▶ **SOURCE EXTRACT**:
----
Tuesday, January 21, 2014

Formation Sermon 2

So... life is good enough?  Not quite?
As a start to this journey, as in a marriage (from last week) the first major hurdle is to simply say "yes."  But a "Yes" that is not "OK", not assent, not compliance or obedience, not a "Yes, I'll give this a go." We are talking here of a "Yes, I am getting into this raft that is unalterably going through the white water rapids of the Colorado River with no opportunity to change my mind".  There is simply no way for you to make progress in a marriage or in your relationship with Christ if you don't commit.  One may think we can dance with Christ and gradually get to know Him well but this is simply not true.  There is something critical about a decision.  The honeymoon is wonderful and the flutters a delight...but fleeting.  There are difficult things to deal with as the journey together becomes longer and authentic.  Unless you have committed to each other to press through those difficult times of learning to love, you can never experience true marriage or true Christianity.
----
▶ **DATA RECORDS**:
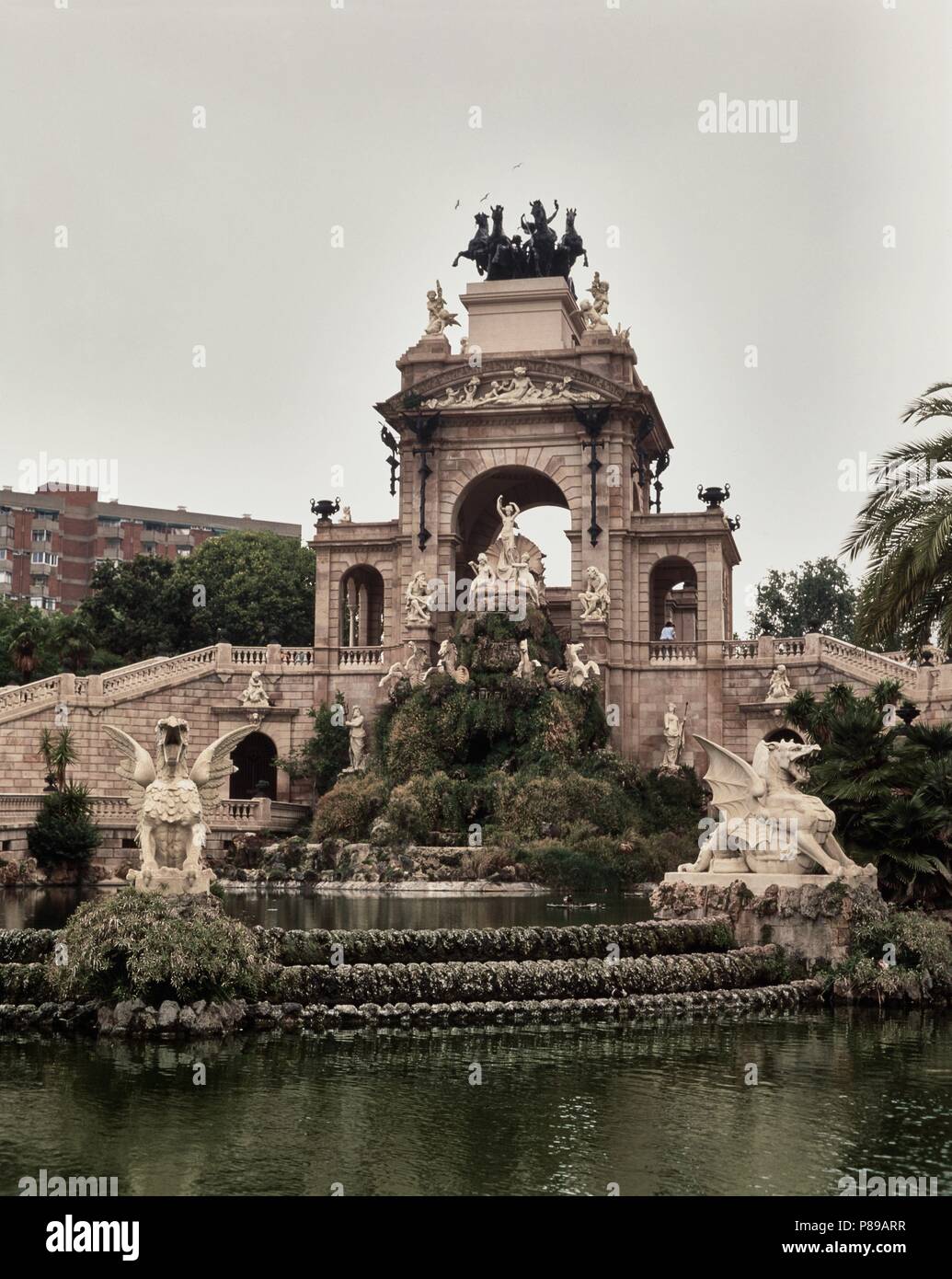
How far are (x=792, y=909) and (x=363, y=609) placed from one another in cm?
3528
----
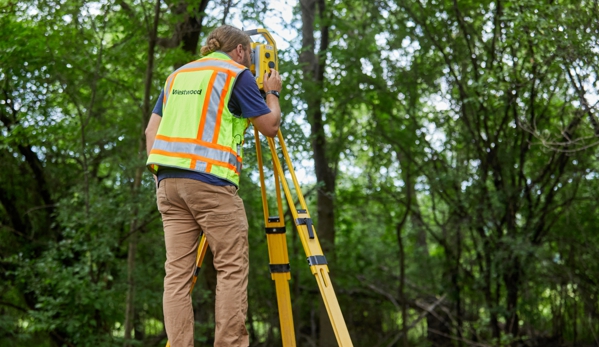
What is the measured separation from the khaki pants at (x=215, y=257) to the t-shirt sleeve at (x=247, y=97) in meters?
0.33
----
Copy out the full formation sermon text above, word for word, from the date line to its final sentence.

Tuesday, January 21, 2014

Formation Sermon 2

So... life is good enough?  Not quite?
As a start to this journey, as in a marriage (from last week) the first major hurdle is to simply say "yes."  But a "Yes" that is not "OK", not assent, not compliance or obedience, not a "Yes, I'll give this a go." We are talking here of a "Yes, I am getting into this raft that is unalterably going through the white water rapids of the Colorado River with no opportunity to change my mind".  There is simply no way for you to make progress in a marriage or in your relationship with Christ if you don't commit.  One may think we can dance with Christ and gradually get to know Him well but this is simply not true.  There is something critical about a decision.  The honeymoon is wonderful and the flutters a delight...but fleeting.  There are difficult things to deal with as the journey together becomes longer and authentic.  Unless you have committed to each other to press through those difficult times of learning to love, you can never experience true marriage or true Christianity.